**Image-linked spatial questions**

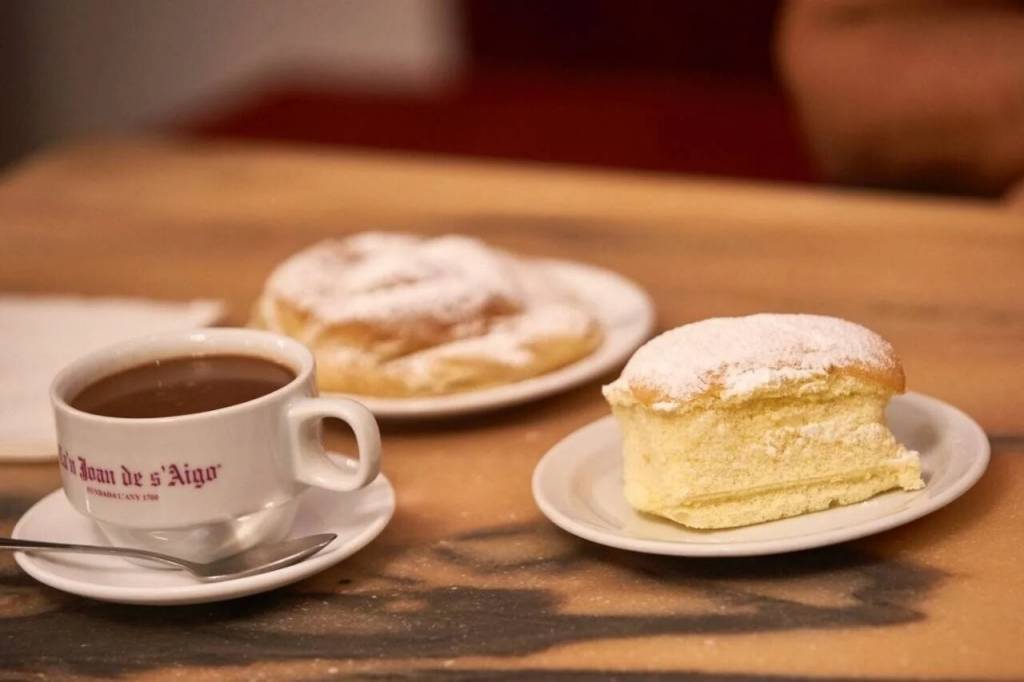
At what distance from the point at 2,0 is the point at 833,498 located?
372cm

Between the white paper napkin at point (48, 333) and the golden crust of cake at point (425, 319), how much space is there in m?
0.12

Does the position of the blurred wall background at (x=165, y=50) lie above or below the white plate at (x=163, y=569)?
below

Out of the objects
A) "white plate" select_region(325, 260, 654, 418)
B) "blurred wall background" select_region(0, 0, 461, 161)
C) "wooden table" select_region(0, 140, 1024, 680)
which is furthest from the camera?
"blurred wall background" select_region(0, 0, 461, 161)

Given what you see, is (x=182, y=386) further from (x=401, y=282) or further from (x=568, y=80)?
(x=568, y=80)

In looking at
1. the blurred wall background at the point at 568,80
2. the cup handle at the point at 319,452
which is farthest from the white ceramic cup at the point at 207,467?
the blurred wall background at the point at 568,80

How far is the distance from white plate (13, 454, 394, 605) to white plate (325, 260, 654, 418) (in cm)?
11

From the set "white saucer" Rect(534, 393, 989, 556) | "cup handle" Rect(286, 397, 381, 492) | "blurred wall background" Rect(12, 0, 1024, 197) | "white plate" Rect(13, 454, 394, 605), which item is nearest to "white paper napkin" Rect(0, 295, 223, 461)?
"white plate" Rect(13, 454, 394, 605)

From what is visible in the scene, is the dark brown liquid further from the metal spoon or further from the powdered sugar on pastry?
the powdered sugar on pastry

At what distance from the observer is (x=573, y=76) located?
2973 mm

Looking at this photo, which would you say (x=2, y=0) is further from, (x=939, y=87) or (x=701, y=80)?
(x=939, y=87)

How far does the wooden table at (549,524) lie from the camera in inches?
26.9

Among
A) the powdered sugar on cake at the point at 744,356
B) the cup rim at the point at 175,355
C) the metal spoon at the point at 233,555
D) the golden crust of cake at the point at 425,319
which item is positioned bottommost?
the metal spoon at the point at 233,555

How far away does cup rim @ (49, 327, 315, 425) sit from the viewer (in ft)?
2.42

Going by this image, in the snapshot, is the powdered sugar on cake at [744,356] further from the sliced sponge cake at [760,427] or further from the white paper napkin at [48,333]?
the white paper napkin at [48,333]
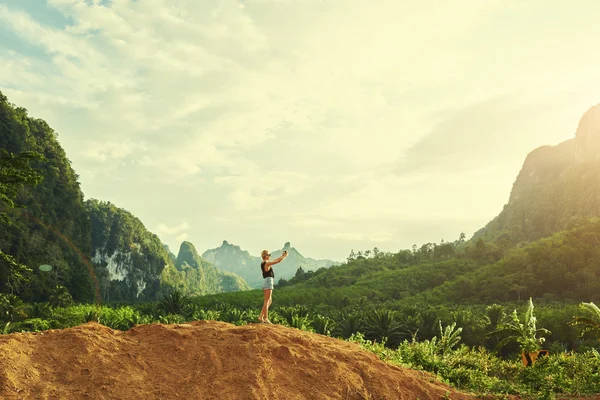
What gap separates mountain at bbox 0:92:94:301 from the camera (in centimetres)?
5581

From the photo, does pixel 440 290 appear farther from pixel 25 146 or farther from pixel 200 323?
pixel 25 146

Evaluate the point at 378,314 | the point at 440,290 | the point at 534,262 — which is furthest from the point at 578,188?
the point at 378,314

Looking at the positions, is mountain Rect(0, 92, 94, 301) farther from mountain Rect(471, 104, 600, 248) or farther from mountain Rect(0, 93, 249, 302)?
mountain Rect(471, 104, 600, 248)

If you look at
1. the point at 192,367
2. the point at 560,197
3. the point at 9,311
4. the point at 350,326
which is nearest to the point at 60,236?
the point at 9,311

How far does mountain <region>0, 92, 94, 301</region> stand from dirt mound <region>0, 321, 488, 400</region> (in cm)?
4931

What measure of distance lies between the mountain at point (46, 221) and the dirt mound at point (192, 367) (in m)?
49.3

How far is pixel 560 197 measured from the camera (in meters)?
106

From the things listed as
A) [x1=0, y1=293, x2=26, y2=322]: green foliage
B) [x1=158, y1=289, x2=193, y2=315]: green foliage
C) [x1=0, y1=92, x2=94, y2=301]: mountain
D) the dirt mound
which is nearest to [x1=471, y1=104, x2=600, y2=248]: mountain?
[x1=158, y1=289, x2=193, y2=315]: green foliage

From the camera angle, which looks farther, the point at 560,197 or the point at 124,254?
the point at 124,254

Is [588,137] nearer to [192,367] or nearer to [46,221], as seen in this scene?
[46,221]

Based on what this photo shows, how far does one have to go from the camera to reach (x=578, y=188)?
100m

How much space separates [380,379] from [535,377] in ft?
16.6

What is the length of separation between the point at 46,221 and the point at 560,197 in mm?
109939

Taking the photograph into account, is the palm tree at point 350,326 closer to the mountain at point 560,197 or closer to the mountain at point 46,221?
the mountain at point 46,221
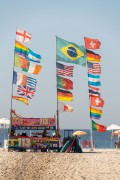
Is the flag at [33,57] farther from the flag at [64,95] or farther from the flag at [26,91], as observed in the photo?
the flag at [64,95]

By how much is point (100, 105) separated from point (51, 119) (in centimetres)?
546

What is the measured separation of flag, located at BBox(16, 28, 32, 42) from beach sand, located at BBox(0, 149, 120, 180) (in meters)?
11.1

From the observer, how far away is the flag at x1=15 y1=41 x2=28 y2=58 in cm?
3406

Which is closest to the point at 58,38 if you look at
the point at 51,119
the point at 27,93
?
the point at 27,93

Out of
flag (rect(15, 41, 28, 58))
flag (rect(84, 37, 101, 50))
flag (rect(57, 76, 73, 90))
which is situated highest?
flag (rect(84, 37, 101, 50))

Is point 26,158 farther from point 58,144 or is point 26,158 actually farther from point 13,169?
point 58,144

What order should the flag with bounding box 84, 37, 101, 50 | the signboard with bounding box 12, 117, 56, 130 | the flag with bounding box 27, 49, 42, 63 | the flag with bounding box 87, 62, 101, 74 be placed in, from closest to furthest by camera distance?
the signboard with bounding box 12, 117, 56, 130 < the flag with bounding box 27, 49, 42, 63 < the flag with bounding box 87, 62, 101, 74 < the flag with bounding box 84, 37, 101, 50

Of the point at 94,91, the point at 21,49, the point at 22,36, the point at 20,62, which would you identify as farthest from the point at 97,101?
the point at 22,36

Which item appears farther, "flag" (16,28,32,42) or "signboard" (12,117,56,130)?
"flag" (16,28,32,42)

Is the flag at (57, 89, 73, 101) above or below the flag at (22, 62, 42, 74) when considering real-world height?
below

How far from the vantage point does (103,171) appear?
2400 centimetres

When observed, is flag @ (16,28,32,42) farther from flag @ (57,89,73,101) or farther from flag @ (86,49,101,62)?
flag @ (57,89,73,101)

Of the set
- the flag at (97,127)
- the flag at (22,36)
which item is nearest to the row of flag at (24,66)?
the flag at (22,36)

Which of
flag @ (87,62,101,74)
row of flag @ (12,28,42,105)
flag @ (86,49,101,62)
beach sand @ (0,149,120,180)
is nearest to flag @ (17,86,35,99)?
row of flag @ (12,28,42,105)
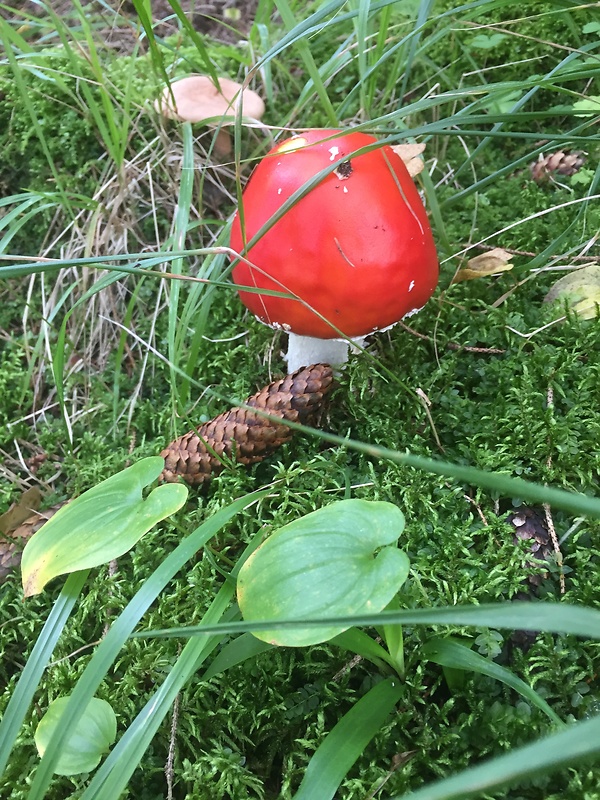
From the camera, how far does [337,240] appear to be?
1083 millimetres

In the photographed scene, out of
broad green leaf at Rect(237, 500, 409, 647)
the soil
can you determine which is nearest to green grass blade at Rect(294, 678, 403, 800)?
broad green leaf at Rect(237, 500, 409, 647)

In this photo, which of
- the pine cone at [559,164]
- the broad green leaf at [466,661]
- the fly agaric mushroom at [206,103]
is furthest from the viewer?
the pine cone at [559,164]

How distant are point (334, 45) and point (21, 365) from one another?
5.17 feet

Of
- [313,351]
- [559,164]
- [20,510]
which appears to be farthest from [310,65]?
[20,510]

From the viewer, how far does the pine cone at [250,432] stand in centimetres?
124

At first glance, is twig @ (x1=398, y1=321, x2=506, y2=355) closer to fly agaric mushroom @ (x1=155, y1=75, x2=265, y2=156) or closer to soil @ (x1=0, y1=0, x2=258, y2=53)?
fly agaric mushroom @ (x1=155, y1=75, x2=265, y2=156)

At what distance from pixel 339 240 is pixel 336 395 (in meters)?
0.42

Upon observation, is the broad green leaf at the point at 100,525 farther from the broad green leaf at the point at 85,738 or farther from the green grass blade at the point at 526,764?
the green grass blade at the point at 526,764

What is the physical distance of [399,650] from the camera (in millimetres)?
802

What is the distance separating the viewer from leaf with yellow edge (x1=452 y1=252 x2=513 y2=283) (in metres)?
1.42

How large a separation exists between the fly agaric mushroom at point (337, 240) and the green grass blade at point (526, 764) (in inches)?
31.5

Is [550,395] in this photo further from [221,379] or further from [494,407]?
[221,379]

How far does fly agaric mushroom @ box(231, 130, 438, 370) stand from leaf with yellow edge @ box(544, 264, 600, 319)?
0.45 meters

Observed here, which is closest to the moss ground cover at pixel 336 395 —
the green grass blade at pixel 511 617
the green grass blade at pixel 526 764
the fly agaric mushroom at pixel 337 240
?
the fly agaric mushroom at pixel 337 240
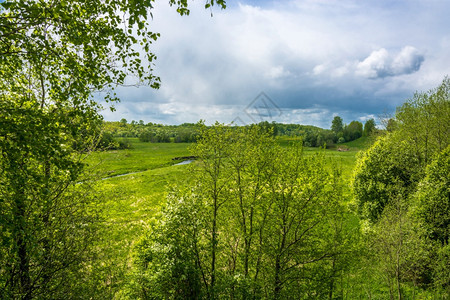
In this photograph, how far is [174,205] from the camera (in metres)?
11.4

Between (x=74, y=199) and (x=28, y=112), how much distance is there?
6.28 meters

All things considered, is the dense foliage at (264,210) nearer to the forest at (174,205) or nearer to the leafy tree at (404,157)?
the forest at (174,205)

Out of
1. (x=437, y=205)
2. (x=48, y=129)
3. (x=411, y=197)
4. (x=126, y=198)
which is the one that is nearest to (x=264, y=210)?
(x=126, y=198)

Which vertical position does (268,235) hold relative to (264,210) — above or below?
below

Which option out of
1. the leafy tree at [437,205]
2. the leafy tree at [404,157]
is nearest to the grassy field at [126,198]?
the leafy tree at [404,157]

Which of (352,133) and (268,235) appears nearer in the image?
(268,235)

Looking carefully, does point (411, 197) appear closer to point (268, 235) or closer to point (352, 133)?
point (268, 235)

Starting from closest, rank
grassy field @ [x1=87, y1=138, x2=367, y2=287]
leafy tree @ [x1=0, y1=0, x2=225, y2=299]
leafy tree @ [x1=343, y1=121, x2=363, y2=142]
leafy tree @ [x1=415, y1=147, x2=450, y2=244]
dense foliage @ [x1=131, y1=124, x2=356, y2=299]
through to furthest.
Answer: leafy tree @ [x1=0, y1=0, x2=225, y2=299]
grassy field @ [x1=87, y1=138, x2=367, y2=287]
dense foliage @ [x1=131, y1=124, x2=356, y2=299]
leafy tree @ [x1=415, y1=147, x2=450, y2=244]
leafy tree @ [x1=343, y1=121, x2=363, y2=142]

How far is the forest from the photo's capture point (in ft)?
18.9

**Problem**
Rewrite the records from the line containing "Looking carefully, does" through the end of the records, replacing "forest" with "woodland" and leaving everything else unchanged.

**Output of the exercise**
Looking carefully, does point (411, 197) appear closer to point (268, 235) or closer to point (352, 133)?
point (268, 235)

Starting from closest, rank
grassy field @ [x1=87, y1=138, x2=367, y2=287]
leafy tree @ [x1=0, y1=0, x2=225, y2=299]
leafy tree @ [x1=343, y1=121, x2=363, y2=142]
leafy tree @ [x1=415, y1=147, x2=450, y2=244]
dense foliage @ [x1=131, y1=124, x2=356, y2=299]
through to furthest.
Answer: leafy tree @ [x1=0, y1=0, x2=225, y2=299]
grassy field @ [x1=87, y1=138, x2=367, y2=287]
dense foliage @ [x1=131, y1=124, x2=356, y2=299]
leafy tree @ [x1=415, y1=147, x2=450, y2=244]
leafy tree @ [x1=343, y1=121, x2=363, y2=142]

How far is the woodland from the photo's capture point (in ft)?
18.9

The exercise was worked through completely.